Funny thing about the Imperialist intent America has had for the Muslim world; for over fifty years it manifested itself primarily by US force ensuring the territorial security of the Middle East against the Soviet Union (to include the sea lanes by which the only useful commodity exportable from the Mid East had to transit) and us paying their price for their oil. We routinely surrender individual freedoms and customs when doing business inside their countries. Along the way we also stopped Israel from occupying (or possibly nuking?) Cairo and Damascus the last time the Arabs failed to exterminate the Jews, too. Go figure. I mark that decision as a probable mistake here from the Monday quarterback slot.

If we send the message that such actions will not be punished, this will be a
powerful recruiting tool for those who oppose the US.


They'll get more mileage out of this in the west than they ever will on the Arab street. If we determine that the Marine acted in accordance with the Law of Land Warfare in the context of that situation, publish the result, and get back to the business of killing the enemy any genuine outrage (hard to imagine how that is even possible, to me) on the part of the 'street' will be more than outweighed by the despair of the terrorists as they realize one more example of us refusing to allow them to establish the rules of engagement for this war.

If you are wondering about strategic implications on our ability to continue to conduct the ground war, please consider that what happened on that video is not exceptional to any dozen incidents happening every day over the last week in Fallujah except that it was taped, and that the aggressor was an American serviceman. Our people are trained exactly as referenced by Froggy in his original post. Each time a door goes down an entirely unique deadly universe opens up for the troops charged with clearing the objective. There are thousands of rooms cleared every day. We conduct these clearing operations on foot using hand weapons because we have refused to ignore the plight of non-combatants as our enemy does. We are risking our troops lives in order to minimze non-combatant casualties. Given the lethality and complexity of the battlefield, there must be an acknowledgement that mistakes will happen despite our best efforts.

This tape wasn't My Lai 2004, despite the most fervent wishes of the enemy, and our domestic activists who wish it was so. Not even close.

Just a window into one shitty day on the road to victory.

War inherently involves sacrificing the lives of ones own side.

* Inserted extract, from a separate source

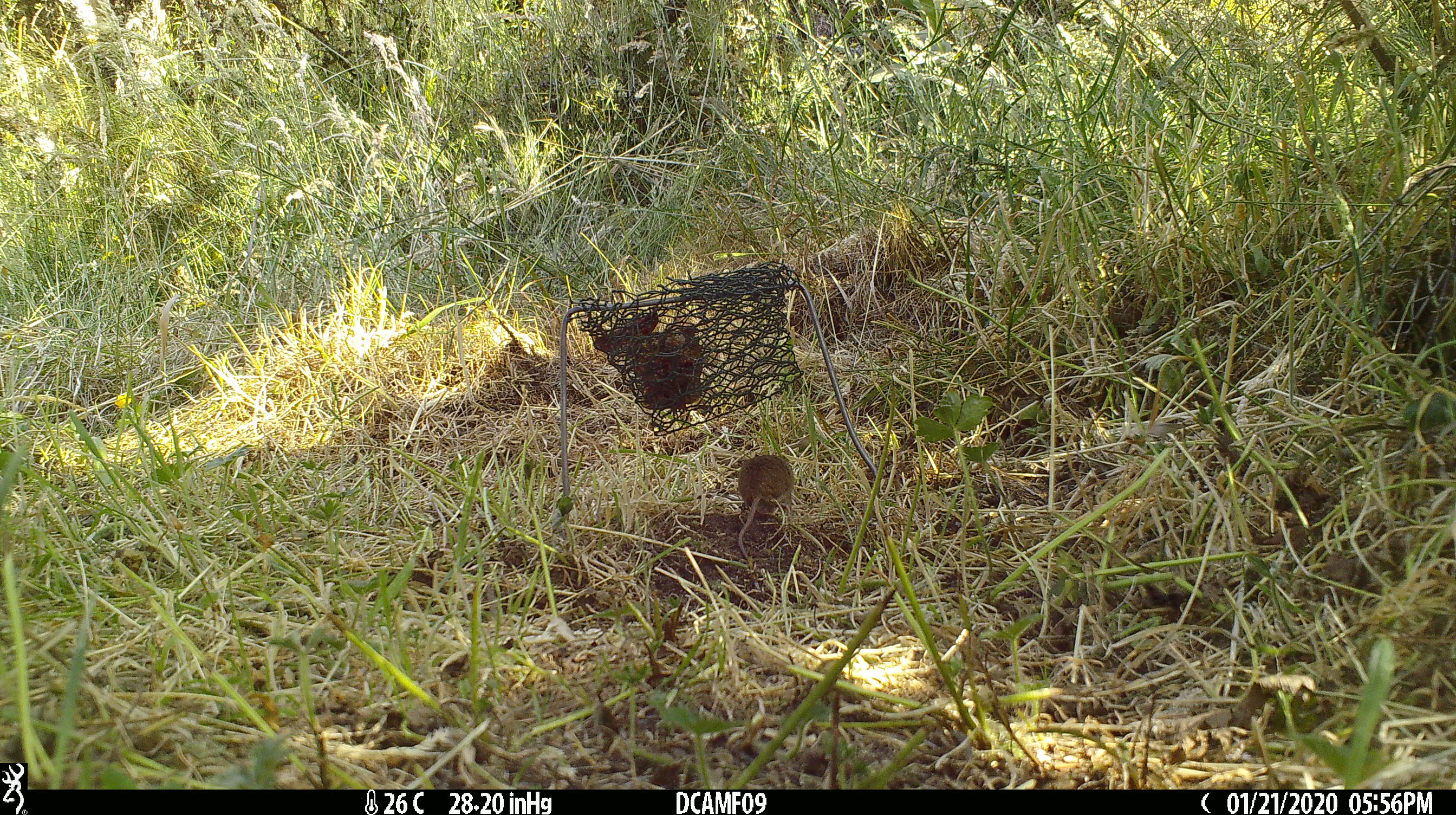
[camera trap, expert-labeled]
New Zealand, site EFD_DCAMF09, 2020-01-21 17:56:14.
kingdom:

It doesn't involve operating under rules of engagement that arbitrarily disregard the lives of our troops in the hope of not offending editorial observers. We are the side in this fight that observes considerations beyond winning the fight, not the enemy. The second the men and women we are asking to win this fight stop believing that authority places the value of their lives behind political expediency, we will have lost this war and justifiably so.

Our enemy understands this. So does a large segment of the international and domestic political opposition to this war. I will leave it to you to ponder where I stand on this congruence of objectives. The line between loyal opposition and enemy is become thin...very, very thin, in this war, and in more than one place.

How is indictment for strategic purposes any different than death for strategic purposes?

I don't understand your last question.


UPDATE: Did a bit of editing to clean up the format.